Releases the carboxyl group and its attached portion of the original polypeptide from the enzyme.
Catalytic Triad:
The active site of chymotrypsin involves three amino acid residues: histidine, aspartate, and serine (Serine 195).
Interactions within the triad result in the removal of a hydrogen atom from the hydroxyl group of serine, creating a highly active alkoxide ion.
The alkoxide ion can break the peptide bond of the substrate and form a carboxyl-enzyme intermediate.
Serine Protease Family:
Serine proteases share the same catalytic strategy of using a histidine and aspartate to activate serine.
Includes chymotrypsin-related digestive enzymes like trypsin and elastase (40% identical amino acid sequences).
Also includes human serine proteases involved in blood clotting.
These proteases have similar catalytic mechanisms but different substrate specificities.
Substrate Specificity
Serine proteases share a catalytic triad (serine, histidine, aspartate) but differ in substrate specificity.
Chymotrypsin has a hydrophobic pocket adjacent to Serine 195 that binds large hydrophobic or aromatic amino acid side chains (tyrosine, tryptophan, phenylalanine, methionine).
Trypsin has a carboxyl group (aspartate) in the pocket, allowing stable association of positively charged amino acid side chains (arginine and lysine).
Elastase has a smaller binding pocket due to bulky side chains, favoring hydrolysis of amino acids with small side chains (glycine and alanine).
Different Classes of Proteases
Serine proteases: Use a serine in the active site as a nucleophile.
Cysteine proteases: Use a cysteine in their active site (e.g., caspases).
Aspartyl proteases: Use an aspartate in the active site (e.g., renin, HIV proteases).
Metalloproteases: Contain a divalent cation (usually zinc) in the active site (e.g., matrix metalloproteases).
Enzymes and Activation Energy
Enzymes lower the activation energy required for a reaction by increasing the probability a particular reaction will occur.
Reactions still require an input of energy to occur.
Enzymes reduce the activation energy without altering the net free energy change of the reaction.
Exergonic Reactions
Some enzyme-catalyzed reactions are exergonic (release energy).

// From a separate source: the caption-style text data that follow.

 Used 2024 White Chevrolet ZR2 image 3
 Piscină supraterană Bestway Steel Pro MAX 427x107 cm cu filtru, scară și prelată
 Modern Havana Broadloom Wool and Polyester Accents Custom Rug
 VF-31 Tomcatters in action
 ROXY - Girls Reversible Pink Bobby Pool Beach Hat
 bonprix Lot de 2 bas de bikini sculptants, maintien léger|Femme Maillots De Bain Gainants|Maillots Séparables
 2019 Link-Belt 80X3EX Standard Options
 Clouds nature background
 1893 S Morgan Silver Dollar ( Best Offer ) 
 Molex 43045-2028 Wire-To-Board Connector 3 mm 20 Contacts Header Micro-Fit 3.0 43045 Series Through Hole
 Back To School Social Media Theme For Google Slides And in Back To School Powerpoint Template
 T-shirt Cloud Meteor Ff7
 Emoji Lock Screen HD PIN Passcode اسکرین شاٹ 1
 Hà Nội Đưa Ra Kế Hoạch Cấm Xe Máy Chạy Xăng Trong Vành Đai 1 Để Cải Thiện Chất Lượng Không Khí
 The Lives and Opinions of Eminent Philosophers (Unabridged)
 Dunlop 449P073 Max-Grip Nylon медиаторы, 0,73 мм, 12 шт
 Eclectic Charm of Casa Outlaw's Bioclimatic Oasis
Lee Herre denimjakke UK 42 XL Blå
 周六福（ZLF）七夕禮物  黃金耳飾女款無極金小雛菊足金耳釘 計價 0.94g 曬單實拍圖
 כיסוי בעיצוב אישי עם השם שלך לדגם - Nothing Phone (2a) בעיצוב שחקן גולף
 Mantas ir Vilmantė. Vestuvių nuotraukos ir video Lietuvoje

The free energy change (\Delta G) is negative.
The energy level of the product is lower than that of the substrate.
Formation of the activated intermediate (transition state) requires net energy input.
Transition State and Equilibrium
The highest energy intermediate is the transition state.
Enzymes catalyze both forward and reverse reactions.
The net effect is an equilibrium between the two reactions.
The relative rates of the two reactions depend on the difference in \Delta G between reactants and products.
Factors Affecting Reaction Direction
The free energy change \Delta G of any reaction depends on the actual concentrations of substrates and products.
Depending on specific conditions, a reaction can run forward or backward.
Some reactions (e.g., lactate dehydrogenase) are readily reversible, depending on concentrations of lactate, NAD^+, pyruvate, and NADH.
Enzymes increase the rate of the reaction but do not alter the equilibrium.
Reactions are essentially irreversible under physiological conditions when the equilibrium completely favors one set of products or when one of the products is rapidly removed.
Endergonic Reactions
Endergonic reactions have a \Delta G > 0 and require a net input of energy.
Endergonic reactions occur at a significant rate only when coupled to other reactions that provide energy (exergonic reactions).